What it means for you#
- Consumers
- You can ask a credit bureau to add a security alert to your file, with your contact info, at no cost.
- You can freeze your credit report so it won’t be shared for new credit checks. You can lift or end the freeze when you choose.
- You can request your credit information, including your credit score, from a credit bureau for free, as long as you don’t ask more than once every 30 days.
- You can ask a credit bureau to fix wrong or missing information. If they agree, they must correct it and tell organizations they recently shared it with. If they don’t agree, they must add your requested correction note to your file.
- If a lender receives your report with a security alert on it, they must take extra steps to confirm it is really you before proceeding.
- People worried about identity theft
- Security alerts and freezes are free. The alert tells lenders to contact you first. A freeze blocks most new credit checks, which helps stop fraud.
- Your rights and how to use them must be explained on credit bureaus’ public websites.
- If you buy credit monitoring
- The provider must tell you, upfront, about your rights to access your information and score for free and how to correct errors.
- You can cancel and get a full refund within a set cooling-off period. If you cancel, the provider must refund all money within 15 days.
- If you use a credit repair company
- They must clearly explain your rights, including that you can get your credit info and credit score yourself for free and ask the bureau to fix errors.
- They cannot charge you until they achieve a specific result (like correcting an actual error or improving your score) through their own steps.
- You can cancel within 10 days for any reason and get a full refund. If they break the disclosure rules, you can cancel up to one year later and get your money back.
- They cannot force a credit bureau to remove accurate information.
- Businesses and lenders
- If a credit report you receive shows a security alert, you must follow added identity checks before moving ahead.
- You may see delays when customers place freezes and must wait for them to lift the freeze before obtaining a report.
- Credit reporting agencies
- You must offer security alerts and credit freezes at no charge and publish clear instructions for consumers.
- You must provide consumers with their credit information and credit score for free (not more than once every 30 days).
- You must fix confirmed errors, notify recent recipients of corrected data, or annotate disputed items when you don’t agree to correct.
Expenses#
No publicly available information.
Proponents' View#
- Protects people from identity theft by adding free security alerts and freezes that are easy to use.
- Makes credit files more accurate by giving people simple, free access to their information and a clear way to correct mistakes.
- Cuts down on misleading or predatory credit repair services by banning upfront fees and requiring plain-language disclosures and refunds.
- Ensures credit monitoring services are transparent about consumer rights and don’t lock people into unfair contracts.

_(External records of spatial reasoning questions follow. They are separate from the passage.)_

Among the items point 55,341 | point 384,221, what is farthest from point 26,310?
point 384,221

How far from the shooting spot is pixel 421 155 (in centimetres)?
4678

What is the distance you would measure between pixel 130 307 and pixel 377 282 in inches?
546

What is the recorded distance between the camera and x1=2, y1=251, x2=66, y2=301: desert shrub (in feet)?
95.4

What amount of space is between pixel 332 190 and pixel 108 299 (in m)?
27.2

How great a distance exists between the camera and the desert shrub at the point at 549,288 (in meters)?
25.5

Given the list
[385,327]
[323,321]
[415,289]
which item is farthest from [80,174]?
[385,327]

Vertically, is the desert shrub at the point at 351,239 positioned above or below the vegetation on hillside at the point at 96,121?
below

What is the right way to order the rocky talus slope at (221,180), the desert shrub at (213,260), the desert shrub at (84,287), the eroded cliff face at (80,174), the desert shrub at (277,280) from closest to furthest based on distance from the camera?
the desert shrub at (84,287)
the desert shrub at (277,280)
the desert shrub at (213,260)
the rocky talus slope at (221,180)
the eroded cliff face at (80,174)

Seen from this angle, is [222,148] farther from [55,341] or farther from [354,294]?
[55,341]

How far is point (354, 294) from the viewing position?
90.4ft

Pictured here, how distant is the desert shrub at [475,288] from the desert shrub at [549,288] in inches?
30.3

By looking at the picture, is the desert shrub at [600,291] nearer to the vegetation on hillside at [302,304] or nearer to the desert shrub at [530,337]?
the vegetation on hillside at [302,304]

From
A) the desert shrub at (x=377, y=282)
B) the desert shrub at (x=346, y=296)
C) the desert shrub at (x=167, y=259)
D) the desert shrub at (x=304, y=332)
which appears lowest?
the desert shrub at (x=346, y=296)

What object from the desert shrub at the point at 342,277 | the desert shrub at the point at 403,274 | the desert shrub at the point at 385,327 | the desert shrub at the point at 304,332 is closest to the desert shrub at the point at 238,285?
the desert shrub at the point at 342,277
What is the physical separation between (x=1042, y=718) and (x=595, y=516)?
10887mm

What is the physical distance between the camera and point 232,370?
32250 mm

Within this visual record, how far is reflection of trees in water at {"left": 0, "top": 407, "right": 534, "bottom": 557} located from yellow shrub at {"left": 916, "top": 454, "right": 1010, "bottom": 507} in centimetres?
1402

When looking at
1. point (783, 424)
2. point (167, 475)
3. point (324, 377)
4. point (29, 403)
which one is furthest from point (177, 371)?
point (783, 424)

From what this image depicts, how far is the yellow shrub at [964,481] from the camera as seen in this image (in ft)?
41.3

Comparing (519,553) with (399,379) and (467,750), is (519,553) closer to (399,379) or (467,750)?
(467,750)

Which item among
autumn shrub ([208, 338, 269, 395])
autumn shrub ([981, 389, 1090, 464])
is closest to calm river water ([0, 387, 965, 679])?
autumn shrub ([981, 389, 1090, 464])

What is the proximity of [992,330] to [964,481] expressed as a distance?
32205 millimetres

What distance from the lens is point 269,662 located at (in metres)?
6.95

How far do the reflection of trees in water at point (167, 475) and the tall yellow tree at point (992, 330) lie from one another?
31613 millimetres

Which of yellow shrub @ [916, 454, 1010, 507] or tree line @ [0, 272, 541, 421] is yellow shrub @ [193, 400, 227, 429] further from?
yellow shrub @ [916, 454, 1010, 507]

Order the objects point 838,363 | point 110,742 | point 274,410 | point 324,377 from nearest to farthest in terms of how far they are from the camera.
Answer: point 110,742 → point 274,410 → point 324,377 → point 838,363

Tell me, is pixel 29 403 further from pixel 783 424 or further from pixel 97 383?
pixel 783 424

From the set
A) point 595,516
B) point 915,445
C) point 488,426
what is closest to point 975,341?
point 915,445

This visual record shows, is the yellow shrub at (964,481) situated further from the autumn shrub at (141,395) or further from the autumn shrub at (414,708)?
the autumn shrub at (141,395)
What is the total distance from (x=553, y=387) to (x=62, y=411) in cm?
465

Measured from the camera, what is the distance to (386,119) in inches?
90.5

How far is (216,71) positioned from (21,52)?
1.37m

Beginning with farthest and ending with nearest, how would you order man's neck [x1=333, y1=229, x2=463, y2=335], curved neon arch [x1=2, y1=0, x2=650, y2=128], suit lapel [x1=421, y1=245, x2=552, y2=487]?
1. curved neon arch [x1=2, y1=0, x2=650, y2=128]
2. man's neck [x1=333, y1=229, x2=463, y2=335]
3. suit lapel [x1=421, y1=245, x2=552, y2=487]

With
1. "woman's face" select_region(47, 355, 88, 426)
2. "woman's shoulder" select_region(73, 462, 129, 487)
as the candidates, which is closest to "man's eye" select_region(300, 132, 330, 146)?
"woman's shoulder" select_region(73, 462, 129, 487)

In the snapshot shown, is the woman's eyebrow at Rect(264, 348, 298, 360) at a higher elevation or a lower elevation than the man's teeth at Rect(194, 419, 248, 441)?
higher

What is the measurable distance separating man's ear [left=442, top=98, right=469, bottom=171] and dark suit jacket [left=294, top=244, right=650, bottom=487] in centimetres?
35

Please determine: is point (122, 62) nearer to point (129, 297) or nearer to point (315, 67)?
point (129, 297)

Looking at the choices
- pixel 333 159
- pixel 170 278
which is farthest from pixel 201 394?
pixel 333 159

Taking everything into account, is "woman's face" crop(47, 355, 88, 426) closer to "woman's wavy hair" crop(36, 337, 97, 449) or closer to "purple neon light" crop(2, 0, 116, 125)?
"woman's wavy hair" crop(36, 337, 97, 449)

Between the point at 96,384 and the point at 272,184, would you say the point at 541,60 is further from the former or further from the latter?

- Helps lenders by reducing fraud and improving the quality of credit data.
Opponents' View#
- Compliance could raise costs for credit bureaus and businesses that use credit reports, and those costs may be passed on to customers in other ways.
- Credit freezes and added ID checks may slow down loan approvals and create friction for both consumers and lenders.
- “Pay after results” rules for credit repair may limit service availability or lead to disputes over what counts as a successful result.
- Requiring free access to credit scores every 30 days may reduce revenue from paid products and shift costs to other services.
- New offences and rules add complexity and may be harder for small firms to manage without more guidance.